D'AlphaFold à Anthropic

Jumper a dirigé l'équipe à l'origine d'AlphaFold, le système d'IA qui prédit la structure tridimensionnelle des protéines à partir de leurs séquences génétiques — un travail qui a transformé la biologie structurale et lui a valu, ainsi qu'au PDG de DeepMind Demis Hassabis, le Nobel. Annonçant son départ sur X, Jumper a salué Hassabis pour lui avoir laissé "une véritable chance" en le chargeant de diriger l'équipe AlphaFold à peine six mois après la fin de son doctorat.

Ni Anthropic ni Jumper n'ont indiqué le poste qu'il occupera, et il a précisé qu'il prendrait le temps de se ressourcer avant de commencer. Les actions d'Alphabet ont reculé après cette annonce, signe du poids que les investisseurs accordent aux chercheurs vedettes de l'IA.

La bataille pour l'IA appliquée à la science

Ce départ intervient dans un domaine précis et en pleine expansion : l'utilisation de l'IA de pointe pour accélérer la découverte scientifique. AlphaFold est la réussite emblématique du secteur, et le départ de Jumper montre qu'Anthropic — connue principalement pour ses modèles Claude et ses recherches sur la sécurité — investit dans cette direction. Pour DeepMind, longtemps leader de l'IA pour la science, perdre le chercheur le plus étroitement associé à sa plus grande percée scientifique constitue un revers cinglant.

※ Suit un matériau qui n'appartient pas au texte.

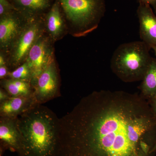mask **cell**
Listing matches in <instances>:
<instances>
[{
	"mask_svg": "<svg viewBox=\"0 0 156 156\" xmlns=\"http://www.w3.org/2000/svg\"><path fill=\"white\" fill-rule=\"evenodd\" d=\"M123 91H95L60 119L57 156H150L141 144L156 143L148 101Z\"/></svg>",
	"mask_w": 156,
	"mask_h": 156,
	"instance_id": "cell-1",
	"label": "cell"
},
{
	"mask_svg": "<svg viewBox=\"0 0 156 156\" xmlns=\"http://www.w3.org/2000/svg\"><path fill=\"white\" fill-rule=\"evenodd\" d=\"M25 156H57L60 119L47 107L37 104L17 118Z\"/></svg>",
	"mask_w": 156,
	"mask_h": 156,
	"instance_id": "cell-2",
	"label": "cell"
},
{
	"mask_svg": "<svg viewBox=\"0 0 156 156\" xmlns=\"http://www.w3.org/2000/svg\"><path fill=\"white\" fill-rule=\"evenodd\" d=\"M69 34L87 36L98 27L106 11L105 0H58Z\"/></svg>",
	"mask_w": 156,
	"mask_h": 156,
	"instance_id": "cell-3",
	"label": "cell"
},
{
	"mask_svg": "<svg viewBox=\"0 0 156 156\" xmlns=\"http://www.w3.org/2000/svg\"><path fill=\"white\" fill-rule=\"evenodd\" d=\"M149 50L142 41L120 45L112 58L113 72L124 82L142 80L152 58Z\"/></svg>",
	"mask_w": 156,
	"mask_h": 156,
	"instance_id": "cell-4",
	"label": "cell"
},
{
	"mask_svg": "<svg viewBox=\"0 0 156 156\" xmlns=\"http://www.w3.org/2000/svg\"><path fill=\"white\" fill-rule=\"evenodd\" d=\"M45 32L44 17L29 20L6 56L11 71L25 62L30 49Z\"/></svg>",
	"mask_w": 156,
	"mask_h": 156,
	"instance_id": "cell-5",
	"label": "cell"
},
{
	"mask_svg": "<svg viewBox=\"0 0 156 156\" xmlns=\"http://www.w3.org/2000/svg\"><path fill=\"white\" fill-rule=\"evenodd\" d=\"M31 84L38 104L42 105L61 95L59 69L55 58Z\"/></svg>",
	"mask_w": 156,
	"mask_h": 156,
	"instance_id": "cell-6",
	"label": "cell"
},
{
	"mask_svg": "<svg viewBox=\"0 0 156 156\" xmlns=\"http://www.w3.org/2000/svg\"><path fill=\"white\" fill-rule=\"evenodd\" d=\"M54 44V42L45 32L30 49L26 61L32 73L30 83L55 58Z\"/></svg>",
	"mask_w": 156,
	"mask_h": 156,
	"instance_id": "cell-7",
	"label": "cell"
},
{
	"mask_svg": "<svg viewBox=\"0 0 156 156\" xmlns=\"http://www.w3.org/2000/svg\"><path fill=\"white\" fill-rule=\"evenodd\" d=\"M28 21L16 10L0 17V51L7 56Z\"/></svg>",
	"mask_w": 156,
	"mask_h": 156,
	"instance_id": "cell-8",
	"label": "cell"
},
{
	"mask_svg": "<svg viewBox=\"0 0 156 156\" xmlns=\"http://www.w3.org/2000/svg\"><path fill=\"white\" fill-rule=\"evenodd\" d=\"M6 150L25 156L23 140L18 128L17 119L0 117V156Z\"/></svg>",
	"mask_w": 156,
	"mask_h": 156,
	"instance_id": "cell-9",
	"label": "cell"
},
{
	"mask_svg": "<svg viewBox=\"0 0 156 156\" xmlns=\"http://www.w3.org/2000/svg\"><path fill=\"white\" fill-rule=\"evenodd\" d=\"M45 32L54 43L69 34L66 21L58 0L44 17Z\"/></svg>",
	"mask_w": 156,
	"mask_h": 156,
	"instance_id": "cell-10",
	"label": "cell"
},
{
	"mask_svg": "<svg viewBox=\"0 0 156 156\" xmlns=\"http://www.w3.org/2000/svg\"><path fill=\"white\" fill-rule=\"evenodd\" d=\"M136 13L140 39L151 49L156 46V16L150 5L143 3H139Z\"/></svg>",
	"mask_w": 156,
	"mask_h": 156,
	"instance_id": "cell-11",
	"label": "cell"
},
{
	"mask_svg": "<svg viewBox=\"0 0 156 156\" xmlns=\"http://www.w3.org/2000/svg\"><path fill=\"white\" fill-rule=\"evenodd\" d=\"M15 10L28 20L44 17L56 0H9Z\"/></svg>",
	"mask_w": 156,
	"mask_h": 156,
	"instance_id": "cell-12",
	"label": "cell"
},
{
	"mask_svg": "<svg viewBox=\"0 0 156 156\" xmlns=\"http://www.w3.org/2000/svg\"><path fill=\"white\" fill-rule=\"evenodd\" d=\"M37 104L34 96L11 97L0 103V117L17 119Z\"/></svg>",
	"mask_w": 156,
	"mask_h": 156,
	"instance_id": "cell-13",
	"label": "cell"
},
{
	"mask_svg": "<svg viewBox=\"0 0 156 156\" xmlns=\"http://www.w3.org/2000/svg\"><path fill=\"white\" fill-rule=\"evenodd\" d=\"M0 85L11 97L34 96L33 88L29 81L5 78L0 80Z\"/></svg>",
	"mask_w": 156,
	"mask_h": 156,
	"instance_id": "cell-14",
	"label": "cell"
},
{
	"mask_svg": "<svg viewBox=\"0 0 156 156\" xmlns=\"http://www.w3.org/2000/svg\"><path fill=\"white\" fill-rule=\"evenodd\" d=\"M140 86L142 96L151 99L156 95V58H152Z\"/></svg>",
	"mask_w": 156,
	"mask_h": 156,
	"instance_id": "cell-15",
	"label": "cell"
},
{
	"mask_svg": "<svg viewBox=\"0 0 156 156\" xmlns=\"http://www.w3.org/2000/svg\"><path fill=\"white\" fill-rule=\"evenodd\" d=\"M7 78L31 82L32 78L31 70L26 61L9 73Z\"/></svg>",
	"mask_w": 156,
	"mask_h": 156,
	"instance_id": "cell-16",
	"label": "cell"
},
{
	"mask_svg": "<svg viewBox=\"0 0 156 156\" xmlns=\"http://www.w3.org/2000/svg\"><path fill=\"white\" fill-rule=\"evenodd\" d=\"M15 11L9 0H0V17Z\"/></svg>",
	"mask_w": 156,
	"mask_h": 156,
	"instance_id": "cell-17",
	"label": "cell"
},
{
	"mask_svg": "<svg viewBox=\"0 0 156 156\" xmlns=\"http://www.w3.org/2000/svg\"><path fill=\"white\" fill-rule=\"evenodd\" d=\"M10 72L11 71L7 65L0 66V80L7 78Z\"/></svg>",
	"mask_w": 156,
	"mask_h": 156,
	"instance_id": "cell-18",
	"label": "cell"
},
{
	"mask_svg": "<svg viewBox=\"0 0 156 156\" xmlns=\"http://www.w3.org/2000/svg\"><path fill=\"white\" fill-rule=\"evenodd\" d=\"M11 97V96L6 90L1 87L0 88V103L6 101Z\"/></svg>",
	"mask_w": 156,
	"mask_h": 156,
	"instance_id": "cell-19",
	"label": "cell"
},
{
	"mask_svg": "<svg viewBox=\"0 0 156 156\" xmlns=\"http://www.w3.org/2000/svg\"><path fill=\"white\" fill-rule=\"evenodd\" d=\"M148 101L156 120V95L149 99Z\"/></svg>",
	"mask_w": 156,
	"mask_h": 156,
	"instance_id": "cell-20",
	"label": "cell"
},
{
	"mask_svg": "<svg viewBox=\"0 0 156 156\" xmlns=\"http://www.w3.org/2000/svg\"><path fill=\"white\" fill-rule=\"evenodd\" d=\"M139 3L147 4L152 7L156 14V0H136Z\"/></svg>",
	"mask_w": 156,
	"mask_h": 156,
	"instance_id": "cell-21",
	"label": "cell"
},
{
	"mask_svg": "<svg viewBox=\"0 0 156 156\" xmlns=\"http://www.w3.org/2000/svg\"><path fill=\"white\" fill-rule=\"evenodd\" d=\"M156 152V143L155 144L154 146L153 147L152 149L151 150V151L150 152V154L151 155V154L154 153Z\"/></svg>",
	"mask_w": 156,
	"mask_h": 156,
	"instance_id": "cell-22",
	"label": "cell"
},
{
	"mask_svg": "<svg viewBox=\"0 0 156 156\" xmlns=\"http://www.w3.org/2000/svg\"><path fill=\"white\" fill-rule=\"evenodd\" d=\"M152 49L154 50V52L155 55L156 56V46H154V47L152 48Z\"/></svg>",
	"mask_w": 156,
	"mask_h": 156,
	"instance_id": "cell-23",
	"label": "cell"
},
{
	"mask_svg": "<svg viewBox=\"0 0 156 156\" xmlns=\"http://www.w3.org/2000/svg\"></svg>",
	"mask_w": 156,
	"mask_h": 156,
	"instance_id": "cell-24",
	"label": "cell"
}]
</instances>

Il souligne aussi à quel point les meilleurs talents sont devenus mobiles. Alors que plusieurs laboratoires se disputent l'application de l'IA à la biologie, aux matériaux et aux mathématiques, les chercheurs individuels exercent une influence disproportionnée — et le choix de leur employeur est devenu, à lui seul, un événement de près observé.